I now feel more grounded in the center of myself, with no desire for overstimulation or permission needed to wallow in wherever I am.
To be myself.
My children provide significance.
So Ill do this for the three of them.
For you, Sarah, Jackson, and Esm.
For you.
The Singing Sweetheart of Cherokee County
When I was ten, my mother taught me to play the guitar. We were living in the Westwood section of Los Angeles at the time. Dark and cavernous, the house seemed to me an enormous Spanish hacienda. (I went back years later, and it was more like a casita.) Mom and I sat in the living room, the dark wooden floors and rich red tiles providing the effect of an echo chamber. My mom, as always, was dressed in her simple way, with her hair cut in a short, unstuffy style that I understood later was meant to avoid adding complications to her life.
Darling girl! She called me to her. Let me show you. This is what I did at your age.

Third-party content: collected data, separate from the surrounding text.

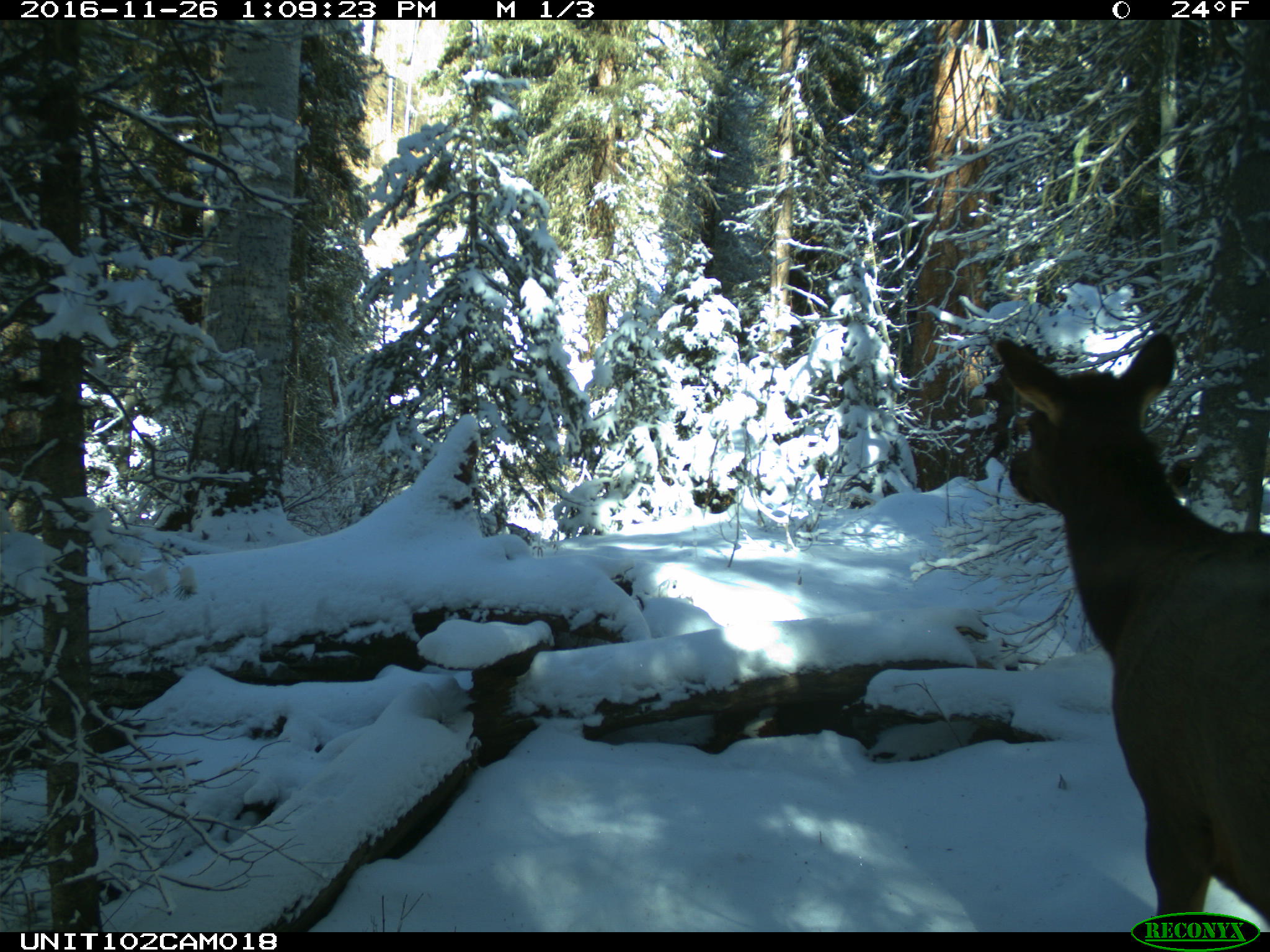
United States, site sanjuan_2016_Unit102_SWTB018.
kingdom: Animalia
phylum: Chordata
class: Mammalia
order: Artiodactyla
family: Cervidae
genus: Cervus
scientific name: Cervus elaphus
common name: red deer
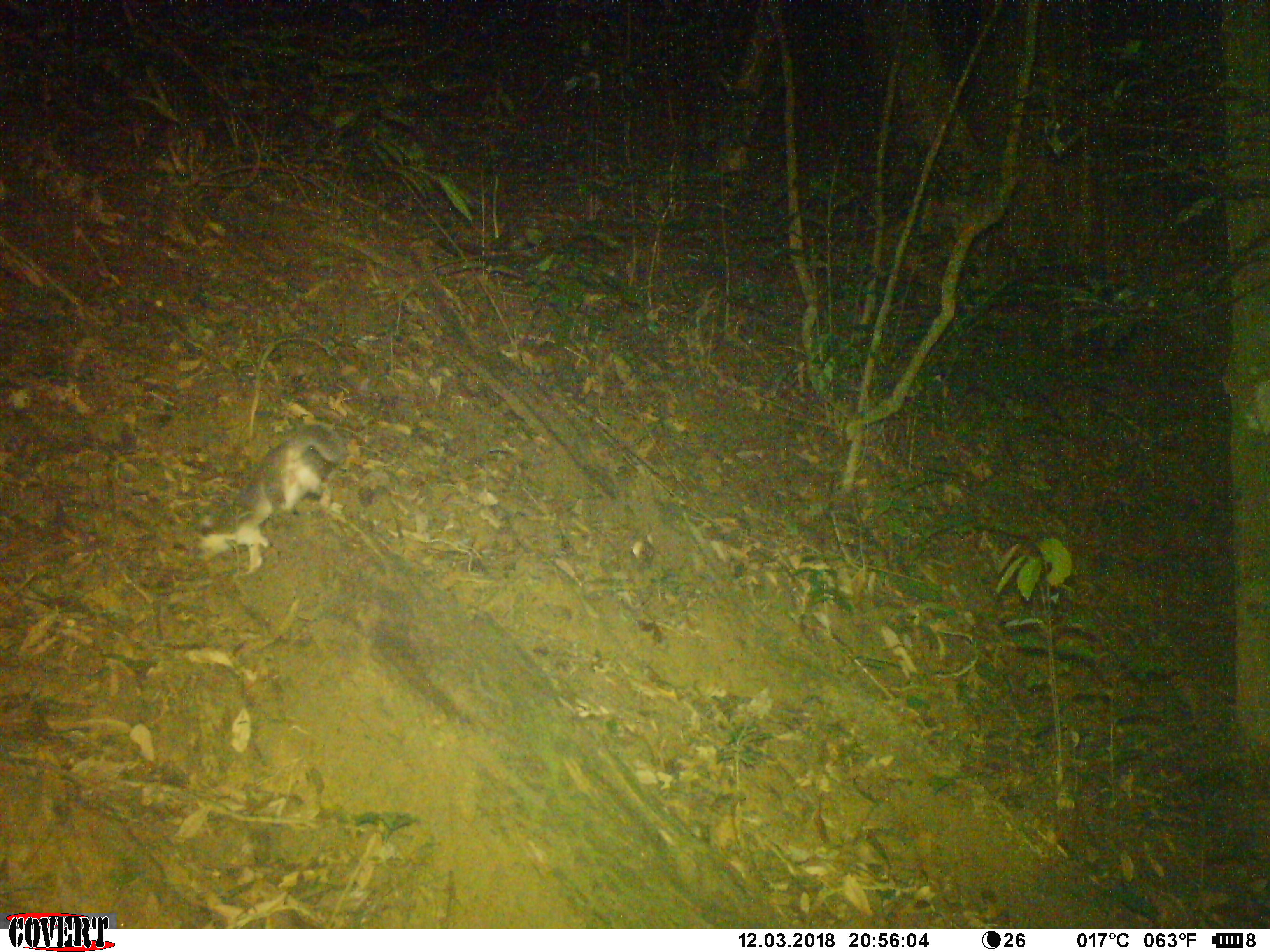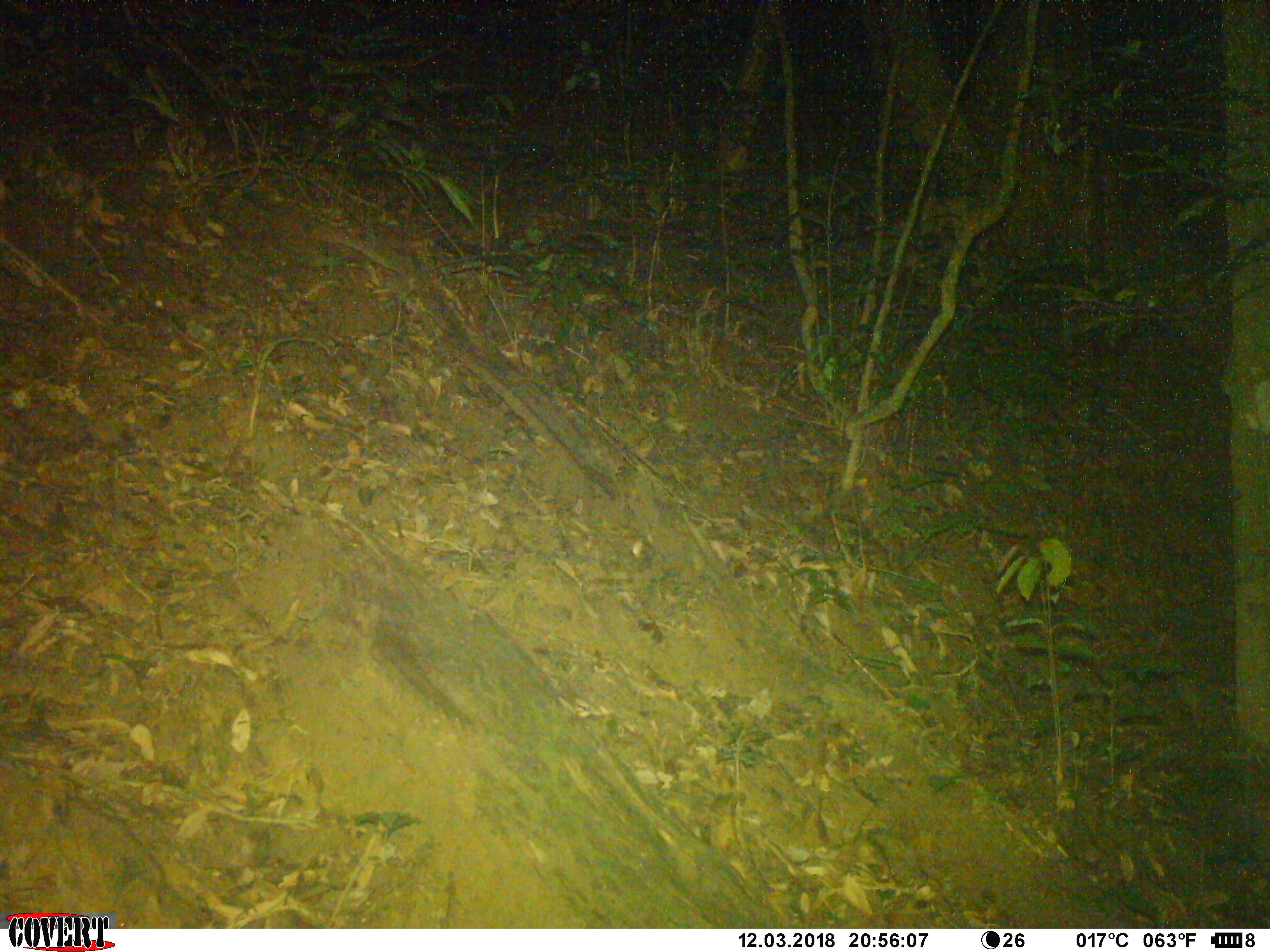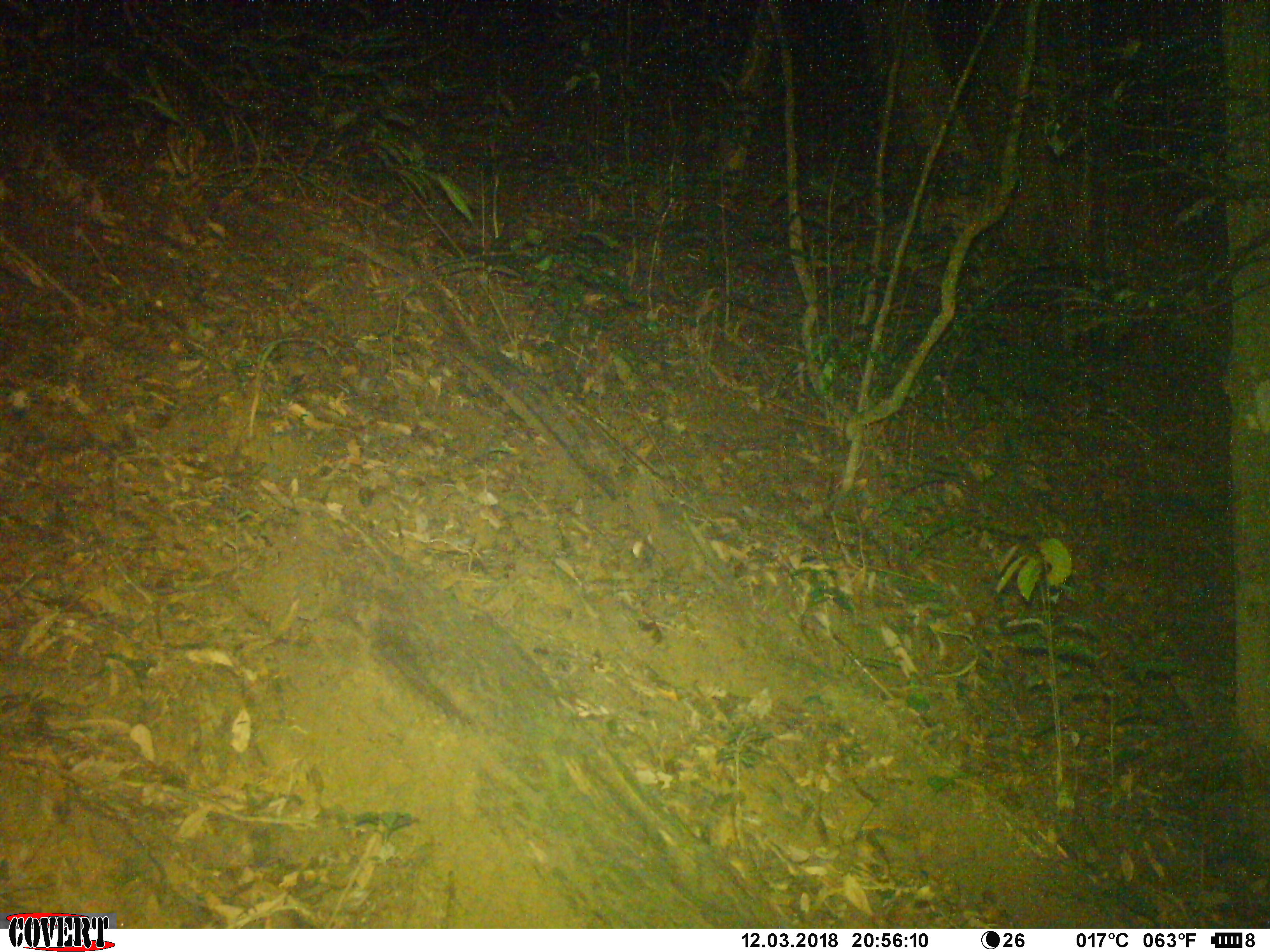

I sat on her lap, the guitar in mine, with her arms draped around me, and we picked and strummed in tandem, like one person. My hands hurt as I stretched and pressed my fingers into the strings. She rested her hands, bird-like and delicate, on top of mine and helped to mold my fingers into chord formations with one hand while strumming with the other. If I concentrate, I can still feel her small hands touching me. I was so much bigger than her, even as a little kid. She was happy then and suntanned, memorable because it was rare that she had color. She stayed inside so much of the time.